> **Reading passage**:
· · · ·
National Hockey League (NHL) players are set to return to the Winter Olympic Games after a new collective bargaining agreement was ratified.
The four-year extension of the arrangement was confirmed by the NHL Board of Governors and the NHL Players' Association (NHLPA).
It includes a deal that would allow players to compete at the Beijing 2022 and Milan-Cortina 2026 Winter Olympic Games.
Participation is pending on an agreement between the NHL, the NHLPA, the International Olympic Committee and the International Ice Hockey Federation.
"I think that's really attractive just because it's growing the game and we get to promote our game," said Canada's Carolina Hurricanes player Justin Williams.
"The best players are out there.
"I just think it's great for the game of hockey be able to showcase the best players, guys you don't normally see as team-mates.
"It's just so unique.
· · · ·
> **Data**:
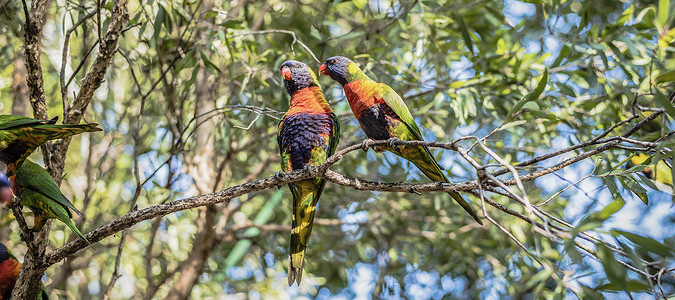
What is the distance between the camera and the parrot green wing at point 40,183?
· · · ·
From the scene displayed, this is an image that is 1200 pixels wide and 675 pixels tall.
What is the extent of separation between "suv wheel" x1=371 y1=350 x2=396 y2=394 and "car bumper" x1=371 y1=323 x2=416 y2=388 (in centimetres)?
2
· · · ·
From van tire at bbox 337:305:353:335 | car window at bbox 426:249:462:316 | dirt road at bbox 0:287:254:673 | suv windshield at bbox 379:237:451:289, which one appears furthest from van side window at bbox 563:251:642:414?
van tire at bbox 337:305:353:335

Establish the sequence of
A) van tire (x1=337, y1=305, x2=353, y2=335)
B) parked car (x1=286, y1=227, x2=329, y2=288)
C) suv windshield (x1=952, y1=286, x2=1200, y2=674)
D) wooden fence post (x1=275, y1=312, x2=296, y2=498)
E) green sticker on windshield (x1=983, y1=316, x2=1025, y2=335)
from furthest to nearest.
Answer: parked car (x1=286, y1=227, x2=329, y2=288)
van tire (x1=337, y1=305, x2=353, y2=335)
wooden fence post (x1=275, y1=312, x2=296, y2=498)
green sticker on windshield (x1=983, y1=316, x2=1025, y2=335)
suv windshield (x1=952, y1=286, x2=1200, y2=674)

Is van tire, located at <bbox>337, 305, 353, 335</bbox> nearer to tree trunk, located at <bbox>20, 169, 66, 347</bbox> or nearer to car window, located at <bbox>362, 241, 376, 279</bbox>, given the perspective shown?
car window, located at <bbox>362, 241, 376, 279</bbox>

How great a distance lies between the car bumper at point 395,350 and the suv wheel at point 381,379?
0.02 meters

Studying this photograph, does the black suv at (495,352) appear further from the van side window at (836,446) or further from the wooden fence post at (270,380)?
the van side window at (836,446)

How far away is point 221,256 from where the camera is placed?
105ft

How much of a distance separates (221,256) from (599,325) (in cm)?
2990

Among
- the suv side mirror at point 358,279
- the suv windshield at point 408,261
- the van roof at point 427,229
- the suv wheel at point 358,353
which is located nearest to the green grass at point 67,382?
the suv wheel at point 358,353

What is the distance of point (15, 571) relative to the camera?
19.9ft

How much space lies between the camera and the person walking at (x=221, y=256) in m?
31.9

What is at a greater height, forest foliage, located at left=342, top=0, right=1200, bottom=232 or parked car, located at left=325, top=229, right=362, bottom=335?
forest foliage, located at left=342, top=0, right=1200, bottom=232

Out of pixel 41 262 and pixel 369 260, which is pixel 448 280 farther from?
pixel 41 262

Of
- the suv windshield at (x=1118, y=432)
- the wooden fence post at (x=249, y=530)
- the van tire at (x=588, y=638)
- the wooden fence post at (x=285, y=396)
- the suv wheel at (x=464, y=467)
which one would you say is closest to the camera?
· · · ·
> **Goals**:
(a) According to the article on NHL players and the Olympics, is each statement true? Answer yes or no, and quote the words from the article that decide it.
(i) The extension of the agreement lasts four years.
(ii) Justin Williams plays for the Carolina Hurricanes.
(iii) NHL players' participation in the Games is already final and needs no further agreement.
(b) Rewrite part of the article on NHL players and the Olympics, changing "arrangement" to "contract". Begin at the words "The four-year extension" and stop after "Ice Hockey Federation.".
Answer using only the article on NHL players and the Olympics, not the data.

> **Task-by-task solutions**:
(a)
(i) Yes: "The four-year extension of the arrangement was confirmed by the NHL Board of Governors and the NHL Players' Association (NHLPA)."
(ii) Yes: "said Canada's Carolina Hurricanes player Justin Williams."
(iii) No: "Participation is pending on an agreement between the NHL, the NHLPA, the International Olympic Committee and the International Ice Hockey Federation."

(b)
The four-year extension of the contract was confirmed by the NHL Board of Governors and the NHL Players' Association (NHLPA).
It includes a deal that would allow players to compete at the Beijing 2022 and Milan-Cortina 2026 Winter Olympic Games.
Participation is pending on an agreement between the NHL, the NHLPA, the International Olympic Committee and the International Ice Hockey Federation.